Strategies for Effective Data Quality Metrics
The general advice for how to succeed with metrics is directly applicable to data quality metrics. In my experience, the following strategies prove effective in practice:
- Trends are better than scalars. Knowing that the current quality level is 87%, which is a scalar value, is interesting but not particularly useful in practice. Knowing that the current level of quality has been rising steadily over the last three months to 87%, has remained flat over the previous three months at 87%, or has been falling for the last three months to 87% is much more valuable. For example, in Figure 1, we see that the current outlier rate for a data source is 0.19%, which for this organization is very low. We’re clearly doing well. But, we also see that the outlier rate has been trending upwards over the last few months, so we’re not doing so well after all.
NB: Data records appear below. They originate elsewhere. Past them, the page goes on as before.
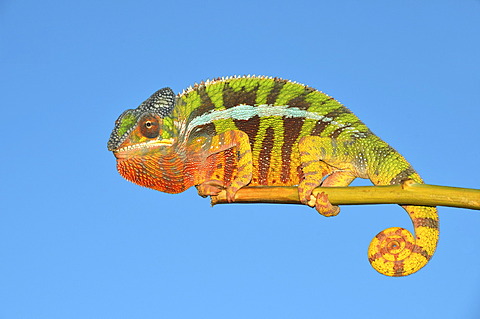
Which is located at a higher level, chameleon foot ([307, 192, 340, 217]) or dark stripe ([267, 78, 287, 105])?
dark stripe ([267, 78, 287, 105])

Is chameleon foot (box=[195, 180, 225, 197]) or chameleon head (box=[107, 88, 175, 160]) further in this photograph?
chameleon foot (box=[195, 180, 225, 197])

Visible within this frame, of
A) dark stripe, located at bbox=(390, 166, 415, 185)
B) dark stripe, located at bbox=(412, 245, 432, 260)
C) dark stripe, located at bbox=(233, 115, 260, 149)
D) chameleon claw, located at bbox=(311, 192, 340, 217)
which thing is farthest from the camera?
dark stripe, located at bbox=(233, 115, 260, 149)

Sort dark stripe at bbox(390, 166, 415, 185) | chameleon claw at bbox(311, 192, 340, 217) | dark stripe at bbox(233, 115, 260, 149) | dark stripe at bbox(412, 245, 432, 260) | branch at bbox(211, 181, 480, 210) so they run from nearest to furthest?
branch at bbox(211, 181, 480, 210)
chameleon claw at bbox(311, 192, 340, 217)
dark stripe at bbox(412, 245, 432, 260)
dark stripe at bbox(390, 166, 415, 185)
dark stripe at bbox(233, 115, 260, 149)

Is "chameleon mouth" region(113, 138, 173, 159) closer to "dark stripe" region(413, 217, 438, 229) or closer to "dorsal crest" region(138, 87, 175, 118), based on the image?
"dorsal crest" region(138, 87, 175, 118)

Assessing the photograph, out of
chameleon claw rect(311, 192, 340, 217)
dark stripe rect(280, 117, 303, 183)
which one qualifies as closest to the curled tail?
chameleon claw rect(311, 192, 340, 217)

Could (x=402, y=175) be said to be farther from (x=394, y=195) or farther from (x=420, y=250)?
(x=394, y=195)

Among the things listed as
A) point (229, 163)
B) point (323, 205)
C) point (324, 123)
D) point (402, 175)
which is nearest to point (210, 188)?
point (229, 163)

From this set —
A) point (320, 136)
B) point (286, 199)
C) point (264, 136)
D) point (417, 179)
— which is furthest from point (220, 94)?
point (417, 179)

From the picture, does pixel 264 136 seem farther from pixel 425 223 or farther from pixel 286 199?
pixel 425 223
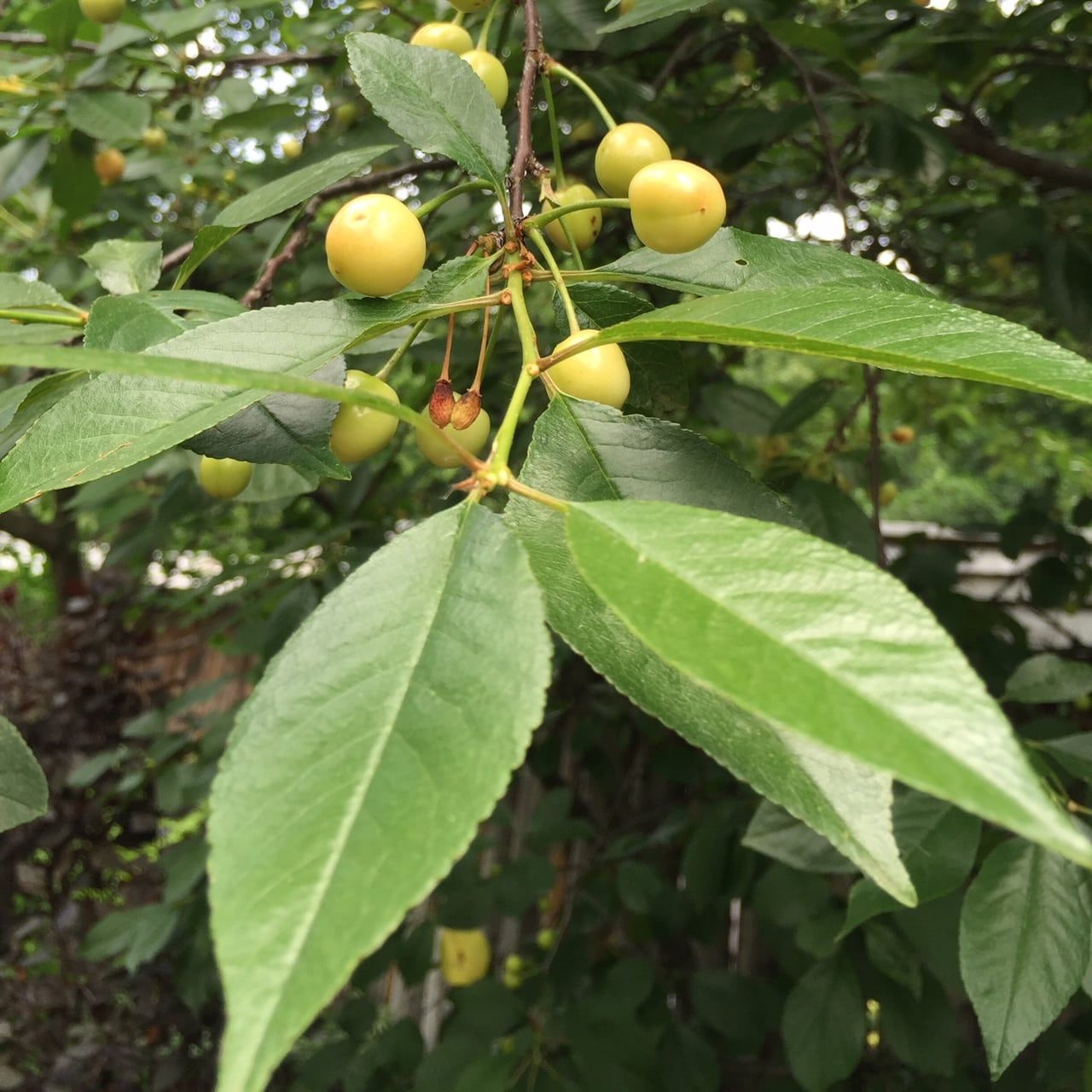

- Distributions are better than scalars. Knowing how data is distributed, perhaps as a statistical distribution of values or as a distribution by category, can provide valuable insight. For example, in Figure 1 the right-most chart shows us how the outlier rate is distributed across the primary tables in this database. We see that the Loan table, followed by the Policy table, seems to be the most problematic. This is valuable information that would allow us to focus out data repair efforts (if appropriate).
- Never rely on a single metric. It is the combination of metrics, each providing different insights, that enables you to determine how well you are meeting an objective.
- Prefer automated over manual measures. Once the initial investment in tooling has been made, automated measures are less expensive to gather, are less likely to have been gamed, and guaranteed to be tracked.
- Metrics must be timely. Would you be happy to discover that the Outlier rate in Figure 1 was calculated four months ago, before you had a push to clean up your data? Probably not. But what if it was calculated an hour ago?
- Compete against yourself. Comparing people, teams, or even divisions based on metrics is a recipe for dysfunction. In competitive situations, people will do everything they can to game the metrics in their favor, rather than focusing on the behaviors you were hoping to engender via your metrics strategy.
- Metrics must provide positive value. The benefit derived from the metric must exceed the cost of measuring it.
- Prefer leading over trailing metrics. A trailing metric helps you to understand the past, and a leading metric allows you to predict the future.
- Whether a metric is trailing or leading depends on context. For example, defect trend is a trailing metric when used to describe the quality of your work. It is a leading indicator when used to determine the likelihood of releasing on schedule (a long-term trend of a growing backlogof defects indicates you’re likely to run out of time to fix the problems).
Figure 1. Communicating a metric as a scalar, a trend, and as a distribution (click to enlarge).
Parting Thoughts
I believe that data, in particular enterprise data, should be treated as an asset. The implication is that your organization should actively strive to ensure that your data is of high quality. This includes having a pragmatic enterprise metadata program, adopting modern data quality practices, and adopting a pragmatic data quality metrics strategy.
Source
Some material in the article was adapted from my book Not Just Data: How to Deliver Continuous Enterprise Data.